Trusted Positioning’s Journey

When Trusted Positioning Inc. (TPI) became the first software-only Business Unit of TDK in April 2020, the journey to “advance to Zero Defects” for software started. Initially, TPI tried to take and apply TDK’s quality rules, design reviews, and guidelines to its software business, but it became clear that manufacturing design and development processes and design reviews were not fitting well for a software BU, especially, when the BU also needed to be fully compliant with ISO9001. TPI worked closely with the TDK headquarters quality team to create an updated Quality Management System (QMS) for software businesses within the TDK group that also complies to ISO 9001 requirements.

A First for TDK: ISO Certification for Software

An ISO certification journey for a manufacturing company is different from that of a pure software company. The differences are of such an extent that there is a separate software specific guideline for software companies trying to get ISO9001 certification. However, this software specific guideline ISO90003 is only the first step. A Software Development Life Cycle (SDLC) requires guidance from IEEE12207, and software reliability consideration requires information from IEEE1633. In short, to achieve ISO9001 certification, guidance from other international standards are needed as well.  

ISO9001 is the basic quality standard designed to fit any type of business. It is customer focused, meaning that customer satisfaction is the goal which is achieved via quality improvement. Most other standards use ISO9001 as the starting point. ISO9001 promotes a process approach and risk-based thinking. Every important aspect for a successful business is defined as a process which follows the Plan-Do-Check-Act (PDCA) principle and the interactions of all these processes is collectively defined as the QMS.

Started with ISO90003

When implementing a QMS for Software, it is recommended to start with ISO90003. The most important processes for a software business are centered around the SDLC  process, support and maintenance process, monitoring and measurement process, and recall process. All of these processes are significantly different than their counterparts in manufacturing. For example, there are many ways to implement the SDLC process depending on the needs of the software business. The Waterfall method aligns best with manufacturing, however, the majority of software development organizations use Agile.

Software Failure Modes and Effects Analysis (SFMEA)

Software Failure Modes and Effects Analysis (SFMEA) is an important risk assessment and management tool.

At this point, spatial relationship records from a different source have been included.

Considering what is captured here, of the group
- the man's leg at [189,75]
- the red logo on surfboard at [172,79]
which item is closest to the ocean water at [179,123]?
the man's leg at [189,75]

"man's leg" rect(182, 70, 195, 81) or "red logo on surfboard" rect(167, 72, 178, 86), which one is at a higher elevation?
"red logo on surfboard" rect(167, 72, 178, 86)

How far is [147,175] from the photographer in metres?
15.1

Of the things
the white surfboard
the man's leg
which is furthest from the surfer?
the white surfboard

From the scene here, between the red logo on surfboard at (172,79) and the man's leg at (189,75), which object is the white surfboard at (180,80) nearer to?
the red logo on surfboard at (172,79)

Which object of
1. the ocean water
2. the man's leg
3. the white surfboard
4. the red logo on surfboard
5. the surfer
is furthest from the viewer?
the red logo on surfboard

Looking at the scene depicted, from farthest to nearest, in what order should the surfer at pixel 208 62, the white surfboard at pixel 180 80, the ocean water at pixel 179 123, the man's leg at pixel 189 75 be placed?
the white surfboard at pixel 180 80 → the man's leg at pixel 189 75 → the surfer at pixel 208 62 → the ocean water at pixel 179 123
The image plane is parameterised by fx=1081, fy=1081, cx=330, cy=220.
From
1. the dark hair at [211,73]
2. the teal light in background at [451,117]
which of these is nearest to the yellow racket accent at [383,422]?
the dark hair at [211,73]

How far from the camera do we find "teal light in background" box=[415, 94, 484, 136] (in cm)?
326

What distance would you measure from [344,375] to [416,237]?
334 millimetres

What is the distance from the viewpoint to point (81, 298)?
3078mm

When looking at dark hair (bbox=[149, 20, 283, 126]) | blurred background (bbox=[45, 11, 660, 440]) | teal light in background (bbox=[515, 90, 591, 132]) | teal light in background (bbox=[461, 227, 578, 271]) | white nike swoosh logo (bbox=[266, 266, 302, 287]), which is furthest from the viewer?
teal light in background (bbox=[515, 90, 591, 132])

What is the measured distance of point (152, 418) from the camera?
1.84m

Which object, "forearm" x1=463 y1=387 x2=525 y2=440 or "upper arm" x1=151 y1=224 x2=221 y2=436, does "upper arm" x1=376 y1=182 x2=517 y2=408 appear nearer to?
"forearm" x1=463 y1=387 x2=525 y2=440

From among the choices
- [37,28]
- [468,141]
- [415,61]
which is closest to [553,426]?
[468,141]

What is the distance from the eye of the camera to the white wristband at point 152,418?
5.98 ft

The principle is the same as its manufacturing counterpart, the Failure Modes and Effects Analysis (FMEA), however, the implementation is different. For example, there is no failure mode related to wear and tear when it comes to software. However, software failures and design flaws do exist, and the consequences can be devastating, such as the case of recent airline crashes.

Support/Maintenance & Monitoring/Measurement

“Support and Maintenance” is an important process that needs to be defined for a software business. This process includes answering questions such as how the customer requests will be handled, who will be responsible for what works, what will constitute a release, what must be checked for a release, and how the process’s success will be measured.

The monitoring and measurement process is also different from that of a manufacturing company. There is no lab measurement needed, but unit, sanity, smoke, regression, and feature testing are all required. The recall process is also different. A software recall can be downgrading the software to a stable bug-free version as compared to shipping a defective product back to the manufacturer.


All the needed processes to update the QMS for software were developed by April 1, 2021 and then staff started to adopt and implement the processes in their daily activities.  Internal audits started in June 2021 to find gaps in the process and/or implementation. Multiple internal audits were performed over the following months in preparation for an external audit.  In March 2022 we completed our certification audit and received our ISO 9001 certification. We were quite pleased to pass the external certification without any nonconformities or opportunities for improvements.